Kamis, 24 Januari 2019

“AKIMA, APAKAH ENGKAU MERINDUKAN SUARA ADZAN?”


Journey to Uighur-Xinjiang #4


Pohon-pohon meranggas di musim dingin yang beku di Turpan, Xinjiang


Pohon-pohon terlihat meranggas tanpa daun dan bunga, menyisakan pemandangan dramatis di sepanjang jalan yang saya lalui. Udara dingin terasa menggigit. Orang-orang berjalan cepat untuk menghalau dinginnya.

“Lihat, rumah-rumah di sini berbeda. Atapnya datar. Tidak seperti atap rumah khas Tiongkok,” jelas Mr. Chang memecah kesunyian.

Rumah di negara tropis umumnya beratap pelana seperti yang sering dilihat di Indonesia. Salah satu fungsinya adalah untuk mengalirkan air hujan.

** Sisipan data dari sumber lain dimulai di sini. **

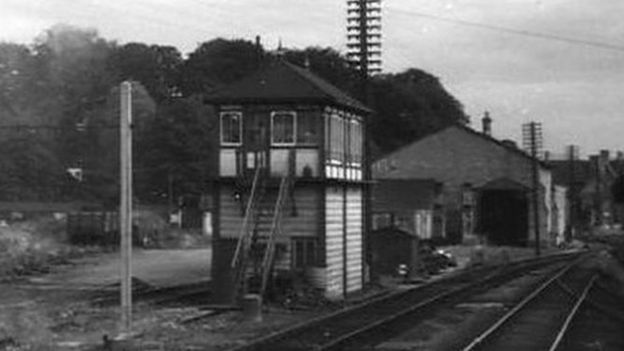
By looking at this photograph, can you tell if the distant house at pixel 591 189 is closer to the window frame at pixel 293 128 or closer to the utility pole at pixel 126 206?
the window frame at pixel 293 128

Bangunan di China umumnya juga beratap seperti itu dengan hiasan dan warna yang berbeda untuk menunjukkan status sosial.

Namun, rumah-rumah di Xinjiang berbeda. Deretan bangunan yang kita lewati lebih mirip arsitektur di Timur Tengah. Berbentuk kubus dan beratap datar. Rasanya seperti sedang berada di Jeddah ketimbang di China.



Rumah-rumah berbentuk kubus, beratap datar di Xinjiang. Lebih mirip bangunan di Timur Tengah ketimbang rumah-rumah di China.

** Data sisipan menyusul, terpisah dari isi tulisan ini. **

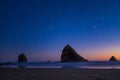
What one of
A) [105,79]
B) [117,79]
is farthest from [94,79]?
[117,79]

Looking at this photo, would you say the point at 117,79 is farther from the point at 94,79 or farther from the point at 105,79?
the point at 94,79

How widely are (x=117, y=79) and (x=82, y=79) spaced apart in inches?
122

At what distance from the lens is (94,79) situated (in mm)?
15461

“Itu bangunan apa?” Tanya saya pada Mr.Chang saat melihat bangunan menyerupai pabrik dengan cerobong asap.
“Itu pabrik,” jawabnya singkat.
“Pabrik apa?’ kejar saya.
“Pabrik kain.”

Jawaban singkat itu mengingatkan saya pada berita tentang penangkapan orang-orang Uighur dan setelah menyelesaikan “pendidikan” di kamp mereka dipekerjakan sebagai buruh pabrik kain dengan bayaran yang sangat murah.

Ah, jangan-jangan….

Mr. Chang sepertinya tidak ingin melanjutkan obrolan tentang pabrik itu dan mengalihkan pembicaraan tentang Tuyoq Valley. Sebuah desa yang menjadi pemukiman muslim Uighur sejak ratusan tahun lalu yang akan menjadi tujuan perjalanan selanjutnya.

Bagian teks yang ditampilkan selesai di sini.